I talked and wrote a lot while I was at U of T about our Law School’s tuition. In retrospect, I’m not so proud of this. Why? Because all I did was write and talk, and that wasn’t enough.
In this article, I’m not going to throw any more statistics at you about how tuition and faculty salaries have increased over the years, while financial aid and the diversity in the student body have not. Ask your SLS representatives for the quantitative information on this. Ask your peers or those who have recently graduated about their debts. These stories shouldn’t be dismissed as anecdotal evidence; they’re about our lives.
To see the effects of high tuition, look around the Rowell Room, and then go to Hart House or Osgoode Hall and look around. The mere visual difference between our student bodies is appalling and unjustifiable. Meanwhile our law school claims to be of an “international” calibre, and it’s located in Canada’s most diverse city.
Last year, Ultra Vires ran a contest to find the most White Anglo Saxon Protestant (WASP) student at our school. Through institutionally self-deprecating jokes like this, we acknowledge the elephant in the room, and who’s been left out. The fact that many of us only feel comfortable addressing the issue through humour demonstrates that it is an issue that deserves to be openly discussed. We feel uncomfortable about the situation because we know that it’s wrong; therefore, we should talk about changing it.
High tuition presents barriers to different groups of people which aren’t perceived as mere lines on a balance sheet; as a friend of mine put it: if no one in your family has made more than $25,000 in a year, then spending that much to get only a year’s instruction at law school is almost inconceivable.
Barriers to getting into law school are also barriers to entering the legal profession. On the first day of law school you were told that your classmates will be leaders in law, politics and business; we will interpret the law, create it, and will make the business transactions that drive the economy. By making law school financially inaccessible, we are making access to this kind of power inaccessible, and this inaccessibility will exacerbate the exclusions faced by historically disadvantaged groups of people.
In addition to front end-inaccessibility, high tuition also results in back-end inaccessibility to entering certain fields of the profession.

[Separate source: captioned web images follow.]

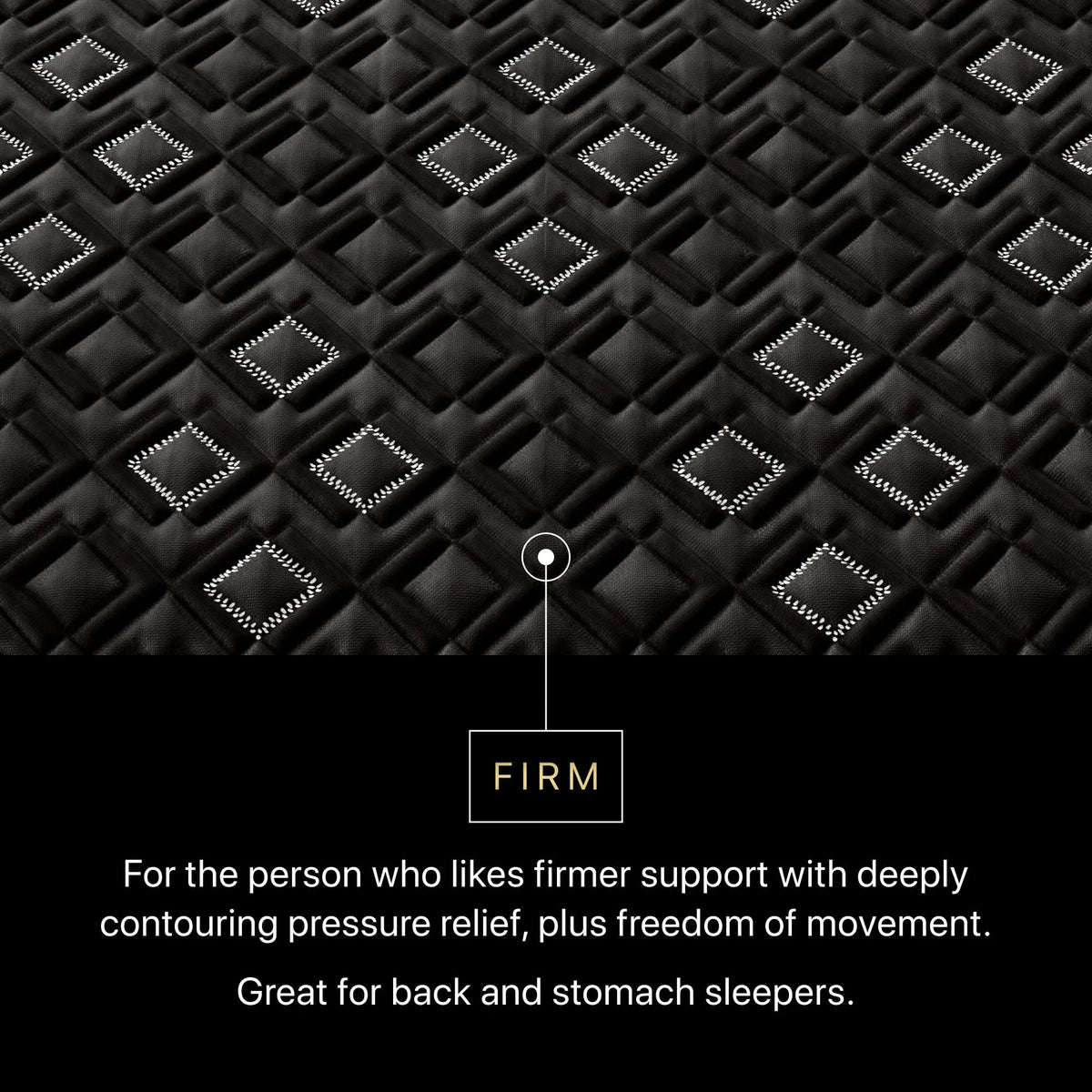 Beautyrest Black Hybrid Series Three XCS Firm Mattress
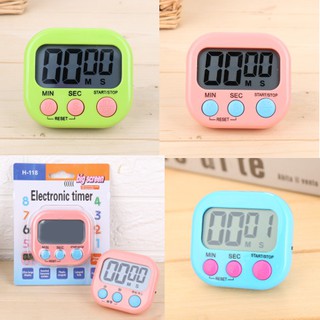 Big Screen Electronic Timer (99 minutes and 59 seconds)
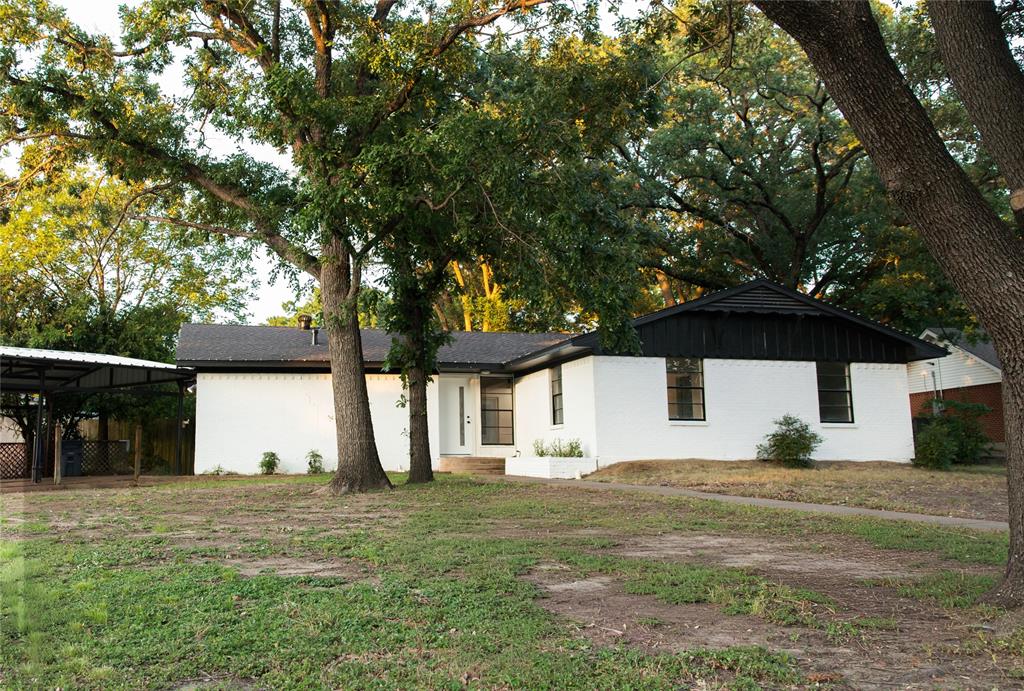 Welcome to this beautifully remodeled 3-bedroom, 2-bath home, nestled in a quiet, established neighborhood surrounded by gorgeous mature shade trees. Designed for both comfort and functionality, this home features a spacious garage conversion that provides additional living space, perfect for a second living area, home office, or game room. The bright and inviting sunroom offers the perfect place to relax year-round while enjoying views of the backyard.

The home's comfortable layout creates a warm and welcoming atmosphere, making it ideal for everyday living and entertaining. Conveniently located just minutes from Rotary Park and Highway 45, you'll enjoy easy access to parks, shopping, dining, schools, and major commuting routes while still enjoying the peace and charm of a well-established neighborhood.

If you're looking for a move-in-ready home that combines modern updates, versatile living space, comfort, and an excellent location, this one is a must-see!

In first year, a friend of mine talked about the financial pressure she already felt to accept a few years in “slavery on Baystreet” so that she would be able to pay off her debt. She works there now at what is considered to be a reputable firm. Her story is so far from unique at U of T it sounds like a cliché. Unfortunately, this sort of pressure which steers people into certain fields of the profession doesn’t only have an individual effect, it also has social effects. As put by Noam Chomsky on March 19, 2012, when asked for his thought on the Quebec student movement:
High tuition is not an economic necessity, as is easy to show, but a debt trap is a good technique of indoctrination and control. And resisting this makes good sense.
U of T prides itself in leading the country’s common law schools on several fronts. However, little is said about how it is also the leader in a trend across the country of increasing the gap between tuition and financial aid. U of T will hold a greater share of responsibility for the exclusions to the legal profession that arise from this trend it is leading.
If all you’re ever willing to do is write on a subject, you’ll never do anything. This is a tough pill for people in the legal profession to swallow, but it’s true. I don’t think we appreciate it as we can rely on our clients to do things and put themselves on the line for us. It’s people like Rodriquez, Roncarelli, or those working at InSite in Vancouver’s Downtown East-Side who push the law. We advocate for them, but the risk is theirs.
Matters of the legal profession are different. There are no clients who will champion our cause. We are a self-regulating profession. Therefore, lawyers of the current generation hold significant power over who will make up the next generation. Likewise, only the current generation of law students at U of T can act to ensure accessibility for the next.
When I was an SLS representative, I thought we could convince the UTSU to fight this battle for us. I also thought we could convince the Dean through patient discussion and reasoned analysis that she should stop increasing the gap between tuition and financial aid. I was naïve. Meanwhile, the SLS kept our fight internal. This was ineffective. In order to move the Dean and Faculty Council, we have to engage with this issue strongly, loudly and publicly. The Dean and Faculty Council will respond when the students of U of T publicly call the buck on the school’s increasing inaccessibility
Here are two things you can do now with or without the assistance of the SLS:
- Start a public petition to be signed by current law students, alumni, and members of the community protesting financial inaccessibility at U of T;
- Engage in a one day strike action. Grading is done on a curve. If no one goes to class, then no one falls behind the pack when it comes to being prepared for final examinations. If you’re concerned about missing a class you paid hundreds of dollars for, you should be even more concerned about the fact that in a few years it may cost hundreds more. If you’re worried that some students will get the upper hand on you by attending class, I urge you to think about the more important things at stake.
Doing either would: educate, draw attention, apply pressure, and would be fun.
Students in Quebec helped topple a government over the issue of tuition. If you’re more than $10,000 in debt right now for following a dream about justice, you should be furious. In being here, you’ve already proven that you’re brilliant, and that you have the potential to lead this profession. Be a leader now. My only regret from U of T is that I wasn’t when I should have been one. Now, go grab some casseroles dishes and do something about this.